## Begin TEXT SEGMENT

Saturday, September 17th., London.

Young, Kennerley and I rode from Farnham to Witley to inspect the house which Young and I are to rent for the next three years.

Cottage at Witley, Surrey



About four centuries old, this house for the last hundred years had been called The Fowl House, until it was named by its present occupants Godspeace. These occupants are four: C.E.Dawson, a young artist; Morris, a journalist who writes on the connection between Whitman and architecture; Gertrude Dix, the novelist; and Esther Wood, a writer on art. I saw all but Gertrude Dix. They are vegetarians and teetotallers - and they wear sandals. They have the air of living the higher life. All of us were pleased with Esther Wood, a 'New Woman'.

## End TEXT SEGMENT

GIVEN INSTRUCTION A:
Quote the rows exactly, from the line holding "Looking at these" through the last row, inclusive.

## Begin DATA FOR THE TASK

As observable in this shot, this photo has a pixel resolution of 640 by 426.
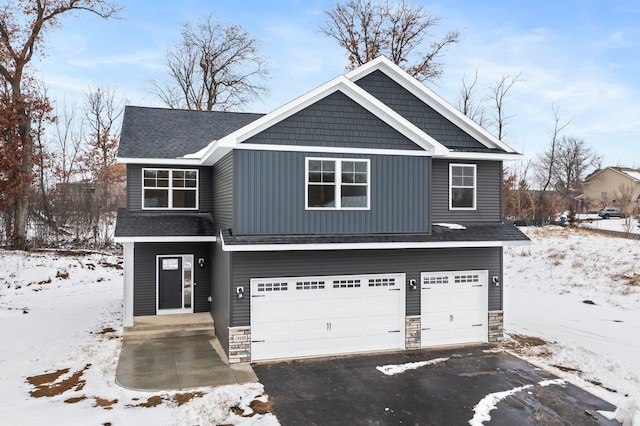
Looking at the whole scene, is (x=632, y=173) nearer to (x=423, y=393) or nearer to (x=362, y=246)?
(x=362, y=246)

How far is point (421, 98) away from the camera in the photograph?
1356 cm

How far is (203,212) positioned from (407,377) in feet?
27.8

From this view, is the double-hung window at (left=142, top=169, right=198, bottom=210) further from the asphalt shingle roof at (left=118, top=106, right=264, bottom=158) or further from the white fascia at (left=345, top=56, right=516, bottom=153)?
the white fascia at (left=345, top=56, right=516, bottom=153)

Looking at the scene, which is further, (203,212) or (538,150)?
(538,150)

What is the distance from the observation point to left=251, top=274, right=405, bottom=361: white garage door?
1118 cm

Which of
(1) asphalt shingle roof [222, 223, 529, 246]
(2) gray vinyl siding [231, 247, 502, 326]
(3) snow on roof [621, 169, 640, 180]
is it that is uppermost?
(3) snow on roof [621, 169, 640, 180]

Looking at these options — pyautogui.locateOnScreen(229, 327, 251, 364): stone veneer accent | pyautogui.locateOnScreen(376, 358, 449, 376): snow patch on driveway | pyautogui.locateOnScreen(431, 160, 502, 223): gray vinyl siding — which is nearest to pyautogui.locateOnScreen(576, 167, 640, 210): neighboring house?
pyautogui.locateOnScreen(431, 160, 502, 223): gray vinyl siding

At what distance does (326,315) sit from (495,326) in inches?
197

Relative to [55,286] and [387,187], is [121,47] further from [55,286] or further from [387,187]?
[387,187]

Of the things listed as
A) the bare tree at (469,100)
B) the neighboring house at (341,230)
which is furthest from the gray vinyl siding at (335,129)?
the bare tree at (469,100)

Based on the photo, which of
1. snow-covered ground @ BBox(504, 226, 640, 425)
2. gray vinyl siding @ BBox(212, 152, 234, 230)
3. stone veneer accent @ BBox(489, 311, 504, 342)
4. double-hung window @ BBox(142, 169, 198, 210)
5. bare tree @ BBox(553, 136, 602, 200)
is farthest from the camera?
bare tree @ BBox(553, 136, 602, 200)

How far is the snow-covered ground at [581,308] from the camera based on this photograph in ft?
33.8

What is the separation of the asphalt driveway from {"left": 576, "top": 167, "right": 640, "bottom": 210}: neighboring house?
5081 centimetres

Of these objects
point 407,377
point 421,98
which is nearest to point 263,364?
point 407,377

## End DATA FOR THE TASK

GIVEN INSTRUCTION B:
Print the whole diary entry about the Witley house word for word.

WRITTEN REPLY A:
Looking at these options — pyautogui.locateOnScreen(229, 327, 251, 364): stone veneer accent | pyautogui.locateOnScreen(376, 358, 449, 376): snow patch on driveway | pyautogui.locateOnScreen(431, 160, 502, 223): gray vinyl siding — which is nearest to pyautogui.locateOnScreen(576, 167, 640, 210): neighboring house?
pyautogui.locateOnScreen(431, 160, 502, 223): gray vinyl siding

At what distance does (326,315) sit from (495,326) in inches?
197

Relative to [55,286] and [387,187], is [121,47] further from [55,286] or further from [387,187]?
[387,187]

Of the things listed as
A) the bare tree at (469,100)
B) the neighboring house at (341,230)
which is furthest from the gray vinyl siding at (335,129)?
the bare tree at (469,100)

Based on the photo, which of
1. snow-covered ground @ BBox(504, 226, 640, 425)
2. gray vinyl siding @ BBox(212, 152, 234, 230)
3. stone veneer accent @ BBox(489, 311, 504, 342)
4. double-hung window @ BBox(142, 169, 198, 210)
5. bare tree @ BBox(553, 136, 602, 200)
is farthest from the camera?
bare tree @ BBox(553, 136, 602, 200)

How far is the snow-covered ground at [581,308] from the camera based on this photograph in ft?
33.8

What is the separation of the asphalt driveway from {"left": 576, "top": 167, "right": 640, "bottom": 210}: neighboring house?
5081 centimetres

Of these objects
point 407,377
point 421,98
which is nearest to point 263,364?
point 407,377

WRITTEN REPLY B:
Saturday, September 17th., London.

Young, Kennerley and I rode from Farnham to Witley to inspect the house which Young and I are to rent for the next three years.

Cottage at Witley, Surrey



About four centuries old, this house for the last hundred years had been called The Fowl House, until it was named by its present occupants Godspeace. These occupants are four: C.E.Dawson, a young artist; Morris, a journalist who writes on the connection between Whitman and architecture; Gertrude Dix, the novelist; and Esther Wood, a writer on art. I saw all but Gertrude Dix. They are vegetarians and teetotallers - and they wear sandals. They have the air of living the higher life. All of us were pleased with Esther Wood, a 'New Woman'.